By John Liu ,The China Post
There are only 62 ATMs in Taiwan that are designed for the visually impaired, which equates to one ATM for every 3,000 blind people. While ATMs makes it easy for the majority of people to take out cash, make transfers and make payments, this convenience is not really felt by the visually impaired. There are about 180,000 blind people in Taiwan, who in general are unable to use ATMs independently. According to the Parents’ Association for the Visually Impaired, most of the visually impaired rely on memory to use ATMs. They are usually accompanied by acquaintances on their first trial. After that, it takes many “trials and errors” before they remember the correct order of buttons required to make their desired transactions. For number buttons, there is a protruding point on the number 5, which is located in the center. Blind people usually use this button as a reference to find the other desired buttons. Most blind people will remember the “withdrawal” button on an ATM, but seldom try other functions.
An Uphill Battle to Use ATMs According to testimony given by a visually impaired Taiwanese, using an ATM sometimes feels like “facing an uphill battle,” and should anything “unexpected” happen, what they remember previously will be rendered useless. For instance, the interviewee said that once an ATM was undergoing a software update and just froze for some reason. As a result, he was unable to retrieve his debit card. Oftentimes, once someone who is visually impaired learns how to operate an ATM, they would seldom change machines. Usually they would perform wire transfers or check balancing at home, through online banking with a computer specifically designed for the visually impaired. However, since the ATM “evolved” to utilize touch screens, the visually impaired have been pushed back to the starting point, and all the practices they tried so hard to remember are rendered useless. With the touch screen, most blind people simply “throw in the towel.”
Specially Designed ATMs According to Yang Sheng-hong (楊聖弘), secretary-general of the Technology Development Association for the Disabled, some financial institutions have discovered the inconvenience faced by the visually impaired, and are setting up more special-designed ATMs. Nevertheless, there are not many of them and financial institutions have not taken the initiative to inform and educate the visually impaired.

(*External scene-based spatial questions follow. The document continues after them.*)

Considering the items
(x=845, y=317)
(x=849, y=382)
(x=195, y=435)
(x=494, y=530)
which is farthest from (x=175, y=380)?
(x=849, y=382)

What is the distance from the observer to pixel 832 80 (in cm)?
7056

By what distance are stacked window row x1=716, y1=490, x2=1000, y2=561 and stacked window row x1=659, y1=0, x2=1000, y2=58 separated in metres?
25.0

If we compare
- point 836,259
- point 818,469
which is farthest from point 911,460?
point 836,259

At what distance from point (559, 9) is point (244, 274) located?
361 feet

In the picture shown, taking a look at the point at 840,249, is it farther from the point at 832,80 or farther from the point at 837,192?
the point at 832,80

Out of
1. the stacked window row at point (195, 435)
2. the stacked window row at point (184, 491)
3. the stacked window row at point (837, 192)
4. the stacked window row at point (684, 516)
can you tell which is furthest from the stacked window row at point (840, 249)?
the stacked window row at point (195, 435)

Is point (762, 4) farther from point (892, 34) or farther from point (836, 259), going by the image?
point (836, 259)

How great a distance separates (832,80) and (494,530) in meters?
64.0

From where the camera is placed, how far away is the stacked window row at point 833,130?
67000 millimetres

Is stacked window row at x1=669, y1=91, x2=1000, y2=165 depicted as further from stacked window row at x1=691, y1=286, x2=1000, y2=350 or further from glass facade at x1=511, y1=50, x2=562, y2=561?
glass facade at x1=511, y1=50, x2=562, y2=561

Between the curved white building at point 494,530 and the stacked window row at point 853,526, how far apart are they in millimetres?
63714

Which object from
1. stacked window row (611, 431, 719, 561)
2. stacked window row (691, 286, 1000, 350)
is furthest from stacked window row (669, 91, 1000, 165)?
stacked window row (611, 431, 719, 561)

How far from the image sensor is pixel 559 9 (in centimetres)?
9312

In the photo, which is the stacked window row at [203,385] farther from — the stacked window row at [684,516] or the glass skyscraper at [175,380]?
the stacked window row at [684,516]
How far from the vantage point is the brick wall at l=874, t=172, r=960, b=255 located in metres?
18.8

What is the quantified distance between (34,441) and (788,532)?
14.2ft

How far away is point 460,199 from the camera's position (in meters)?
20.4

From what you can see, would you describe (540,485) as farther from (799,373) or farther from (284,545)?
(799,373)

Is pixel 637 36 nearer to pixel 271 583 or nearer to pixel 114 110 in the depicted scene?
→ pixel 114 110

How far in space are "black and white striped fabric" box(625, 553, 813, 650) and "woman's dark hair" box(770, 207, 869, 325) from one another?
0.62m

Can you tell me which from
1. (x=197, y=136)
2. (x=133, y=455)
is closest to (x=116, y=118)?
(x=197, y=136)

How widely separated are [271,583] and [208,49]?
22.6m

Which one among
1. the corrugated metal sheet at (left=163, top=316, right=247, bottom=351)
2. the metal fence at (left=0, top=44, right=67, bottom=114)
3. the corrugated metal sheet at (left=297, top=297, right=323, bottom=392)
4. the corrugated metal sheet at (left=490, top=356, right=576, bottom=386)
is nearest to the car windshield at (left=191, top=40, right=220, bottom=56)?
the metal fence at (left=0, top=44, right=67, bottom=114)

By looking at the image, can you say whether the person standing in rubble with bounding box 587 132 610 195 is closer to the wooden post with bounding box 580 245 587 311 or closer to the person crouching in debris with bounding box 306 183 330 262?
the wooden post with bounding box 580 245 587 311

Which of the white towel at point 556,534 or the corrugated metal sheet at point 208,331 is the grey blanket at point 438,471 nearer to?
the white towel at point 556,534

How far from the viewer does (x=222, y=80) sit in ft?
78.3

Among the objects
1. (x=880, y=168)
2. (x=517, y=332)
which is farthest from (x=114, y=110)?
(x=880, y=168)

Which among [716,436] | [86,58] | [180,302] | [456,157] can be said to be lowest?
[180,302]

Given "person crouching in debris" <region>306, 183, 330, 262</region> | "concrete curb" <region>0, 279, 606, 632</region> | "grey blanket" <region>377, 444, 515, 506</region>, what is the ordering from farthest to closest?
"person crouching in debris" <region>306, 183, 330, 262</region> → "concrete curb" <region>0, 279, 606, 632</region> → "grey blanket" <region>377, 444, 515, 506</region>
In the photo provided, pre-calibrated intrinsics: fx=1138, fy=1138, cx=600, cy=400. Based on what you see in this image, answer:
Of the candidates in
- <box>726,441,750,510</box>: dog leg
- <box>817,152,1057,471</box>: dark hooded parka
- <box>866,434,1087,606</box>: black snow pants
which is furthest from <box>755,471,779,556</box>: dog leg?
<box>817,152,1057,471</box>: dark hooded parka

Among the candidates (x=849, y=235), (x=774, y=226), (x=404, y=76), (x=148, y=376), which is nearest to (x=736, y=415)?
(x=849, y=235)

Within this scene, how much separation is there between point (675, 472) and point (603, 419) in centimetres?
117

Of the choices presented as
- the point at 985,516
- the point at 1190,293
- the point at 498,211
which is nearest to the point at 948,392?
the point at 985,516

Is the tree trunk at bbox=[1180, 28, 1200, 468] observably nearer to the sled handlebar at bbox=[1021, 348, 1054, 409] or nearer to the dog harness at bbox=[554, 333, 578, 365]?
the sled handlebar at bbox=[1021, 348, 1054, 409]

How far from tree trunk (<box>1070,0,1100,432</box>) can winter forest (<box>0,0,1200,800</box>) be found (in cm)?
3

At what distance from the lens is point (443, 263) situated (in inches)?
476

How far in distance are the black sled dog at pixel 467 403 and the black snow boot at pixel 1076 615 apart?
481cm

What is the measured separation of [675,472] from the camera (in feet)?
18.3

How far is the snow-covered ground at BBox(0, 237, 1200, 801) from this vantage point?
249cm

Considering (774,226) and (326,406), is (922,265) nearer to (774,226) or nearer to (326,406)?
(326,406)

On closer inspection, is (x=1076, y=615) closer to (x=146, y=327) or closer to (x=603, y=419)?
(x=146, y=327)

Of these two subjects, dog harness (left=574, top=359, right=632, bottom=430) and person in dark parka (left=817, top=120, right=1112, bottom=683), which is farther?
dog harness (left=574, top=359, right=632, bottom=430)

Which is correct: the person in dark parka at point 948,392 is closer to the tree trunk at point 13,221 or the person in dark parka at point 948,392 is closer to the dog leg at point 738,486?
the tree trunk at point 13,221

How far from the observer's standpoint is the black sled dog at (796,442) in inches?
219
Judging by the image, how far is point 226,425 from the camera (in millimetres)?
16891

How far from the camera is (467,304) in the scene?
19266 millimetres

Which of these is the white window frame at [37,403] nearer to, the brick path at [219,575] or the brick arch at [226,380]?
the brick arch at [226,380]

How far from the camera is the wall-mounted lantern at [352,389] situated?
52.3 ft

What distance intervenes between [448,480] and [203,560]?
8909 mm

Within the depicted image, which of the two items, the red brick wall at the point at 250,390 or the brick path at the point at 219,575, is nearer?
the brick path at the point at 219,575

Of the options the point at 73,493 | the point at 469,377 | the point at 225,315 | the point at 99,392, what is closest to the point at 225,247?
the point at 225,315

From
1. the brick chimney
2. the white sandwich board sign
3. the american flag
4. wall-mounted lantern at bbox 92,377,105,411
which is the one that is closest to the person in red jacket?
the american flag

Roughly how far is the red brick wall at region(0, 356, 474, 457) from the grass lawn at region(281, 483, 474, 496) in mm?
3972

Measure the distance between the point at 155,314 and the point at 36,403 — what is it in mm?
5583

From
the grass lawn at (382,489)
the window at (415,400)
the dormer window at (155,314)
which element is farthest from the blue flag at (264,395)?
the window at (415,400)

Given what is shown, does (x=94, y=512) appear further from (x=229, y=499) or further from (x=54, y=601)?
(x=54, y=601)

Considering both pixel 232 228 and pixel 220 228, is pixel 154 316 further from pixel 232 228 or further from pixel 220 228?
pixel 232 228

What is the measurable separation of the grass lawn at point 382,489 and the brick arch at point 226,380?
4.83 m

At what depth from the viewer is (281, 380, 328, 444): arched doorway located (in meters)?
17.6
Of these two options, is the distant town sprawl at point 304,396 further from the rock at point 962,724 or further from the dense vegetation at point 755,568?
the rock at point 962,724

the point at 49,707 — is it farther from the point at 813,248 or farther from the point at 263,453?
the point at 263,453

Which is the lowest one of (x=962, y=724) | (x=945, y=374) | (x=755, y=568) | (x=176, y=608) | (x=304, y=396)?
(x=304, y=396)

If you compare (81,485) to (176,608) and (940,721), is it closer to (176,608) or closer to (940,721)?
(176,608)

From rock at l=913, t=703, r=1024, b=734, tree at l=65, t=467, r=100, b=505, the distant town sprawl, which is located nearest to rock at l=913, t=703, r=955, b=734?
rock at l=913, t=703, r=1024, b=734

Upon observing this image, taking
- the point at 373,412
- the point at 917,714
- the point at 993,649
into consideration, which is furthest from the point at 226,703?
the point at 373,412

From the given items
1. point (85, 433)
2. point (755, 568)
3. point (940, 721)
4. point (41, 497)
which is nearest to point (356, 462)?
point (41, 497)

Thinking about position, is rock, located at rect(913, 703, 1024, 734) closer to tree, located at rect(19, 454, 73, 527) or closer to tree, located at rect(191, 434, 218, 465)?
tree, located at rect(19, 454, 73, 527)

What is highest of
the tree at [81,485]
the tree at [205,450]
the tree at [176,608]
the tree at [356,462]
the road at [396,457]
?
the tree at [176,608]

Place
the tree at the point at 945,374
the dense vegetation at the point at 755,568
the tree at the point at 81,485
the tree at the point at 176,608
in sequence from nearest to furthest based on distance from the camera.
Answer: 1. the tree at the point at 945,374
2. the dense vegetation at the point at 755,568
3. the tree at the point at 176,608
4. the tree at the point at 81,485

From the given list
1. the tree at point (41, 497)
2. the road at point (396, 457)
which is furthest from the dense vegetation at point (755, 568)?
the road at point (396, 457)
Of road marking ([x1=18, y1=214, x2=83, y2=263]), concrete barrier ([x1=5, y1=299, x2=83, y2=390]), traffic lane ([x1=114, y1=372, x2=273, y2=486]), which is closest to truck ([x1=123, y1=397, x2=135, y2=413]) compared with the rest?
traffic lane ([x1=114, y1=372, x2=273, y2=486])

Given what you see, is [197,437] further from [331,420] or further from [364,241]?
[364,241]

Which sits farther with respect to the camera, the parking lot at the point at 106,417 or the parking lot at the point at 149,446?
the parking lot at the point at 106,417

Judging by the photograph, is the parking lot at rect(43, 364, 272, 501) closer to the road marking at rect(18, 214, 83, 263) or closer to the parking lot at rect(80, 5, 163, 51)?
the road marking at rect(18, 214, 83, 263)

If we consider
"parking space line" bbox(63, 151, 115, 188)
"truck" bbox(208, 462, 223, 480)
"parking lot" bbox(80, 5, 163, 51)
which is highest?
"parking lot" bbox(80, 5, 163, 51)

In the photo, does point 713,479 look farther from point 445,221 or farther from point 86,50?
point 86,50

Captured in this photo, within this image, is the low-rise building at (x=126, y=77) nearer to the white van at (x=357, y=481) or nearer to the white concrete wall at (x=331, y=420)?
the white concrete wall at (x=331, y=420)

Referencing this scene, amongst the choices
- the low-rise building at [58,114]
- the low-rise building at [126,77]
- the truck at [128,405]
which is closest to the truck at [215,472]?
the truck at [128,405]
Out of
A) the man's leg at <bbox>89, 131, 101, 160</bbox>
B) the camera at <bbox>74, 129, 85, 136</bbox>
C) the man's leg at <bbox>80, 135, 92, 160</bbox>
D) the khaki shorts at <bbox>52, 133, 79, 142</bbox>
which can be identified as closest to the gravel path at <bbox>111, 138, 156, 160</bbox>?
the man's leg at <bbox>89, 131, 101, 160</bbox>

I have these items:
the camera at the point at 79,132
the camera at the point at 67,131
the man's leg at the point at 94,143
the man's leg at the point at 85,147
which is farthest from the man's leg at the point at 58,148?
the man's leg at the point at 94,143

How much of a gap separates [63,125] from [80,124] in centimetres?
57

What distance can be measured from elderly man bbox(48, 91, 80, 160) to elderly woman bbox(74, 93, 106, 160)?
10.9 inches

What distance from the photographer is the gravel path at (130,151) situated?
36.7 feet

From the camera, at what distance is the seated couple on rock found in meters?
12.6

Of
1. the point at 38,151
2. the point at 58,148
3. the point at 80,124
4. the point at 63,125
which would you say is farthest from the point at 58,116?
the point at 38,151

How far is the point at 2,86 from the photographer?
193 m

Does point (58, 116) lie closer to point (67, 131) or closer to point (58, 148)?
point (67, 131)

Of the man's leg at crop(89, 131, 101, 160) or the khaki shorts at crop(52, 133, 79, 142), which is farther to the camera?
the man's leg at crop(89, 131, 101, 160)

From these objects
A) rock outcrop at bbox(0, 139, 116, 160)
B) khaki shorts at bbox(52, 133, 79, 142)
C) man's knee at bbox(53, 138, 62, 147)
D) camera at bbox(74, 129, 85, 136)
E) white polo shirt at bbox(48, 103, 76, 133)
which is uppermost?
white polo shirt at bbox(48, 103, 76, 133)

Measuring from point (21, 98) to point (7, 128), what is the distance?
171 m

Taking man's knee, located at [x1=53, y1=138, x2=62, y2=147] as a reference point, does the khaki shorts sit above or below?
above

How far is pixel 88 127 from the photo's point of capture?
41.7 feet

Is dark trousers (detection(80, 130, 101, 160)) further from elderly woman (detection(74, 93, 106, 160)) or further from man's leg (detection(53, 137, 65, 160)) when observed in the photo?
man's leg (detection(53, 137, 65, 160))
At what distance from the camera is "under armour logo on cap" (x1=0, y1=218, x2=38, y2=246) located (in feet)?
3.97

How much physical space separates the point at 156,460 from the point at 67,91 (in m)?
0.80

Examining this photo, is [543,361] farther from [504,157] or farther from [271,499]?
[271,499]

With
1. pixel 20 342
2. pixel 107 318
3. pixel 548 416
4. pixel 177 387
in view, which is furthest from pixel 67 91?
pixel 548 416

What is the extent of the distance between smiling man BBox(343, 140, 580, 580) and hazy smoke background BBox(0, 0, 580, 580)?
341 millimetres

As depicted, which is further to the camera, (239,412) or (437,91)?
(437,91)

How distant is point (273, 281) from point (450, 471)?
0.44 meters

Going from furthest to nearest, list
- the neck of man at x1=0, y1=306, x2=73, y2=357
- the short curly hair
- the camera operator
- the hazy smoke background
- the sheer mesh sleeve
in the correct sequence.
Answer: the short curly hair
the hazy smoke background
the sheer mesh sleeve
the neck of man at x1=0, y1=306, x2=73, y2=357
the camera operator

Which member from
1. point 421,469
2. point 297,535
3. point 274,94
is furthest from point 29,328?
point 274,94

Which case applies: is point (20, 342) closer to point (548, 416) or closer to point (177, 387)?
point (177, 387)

Local sources said that there are a mere 62 ATMs in Taiwan that are designed to be blind-friendly, and that equates to one ATM for every 3,000 visually impaired, according to the Financial Supervisory Commission (FSC). Furthermore, these machines are not spread all over Taiwan. Of the 62 specially designed ATMs, 22 are located in Taipei City and seven in New Taipei City. Hsinchu, Miaoli, Yunlin, Hualien and Taitung as well as surrounding islets have no such machines. When heard there are 29 specially designed ATMs in the Greater Taipei area, many visually impaired expressed surprise, showing that they were not properly informed by financial institutions. In fact, there are two types of specially designed ATMs. While one is designed for the blind, the other one is designed for those in wheelchairs. According to the FSC, there are a total of 13,517 ATMs that can be accessed by those in wheelchairs.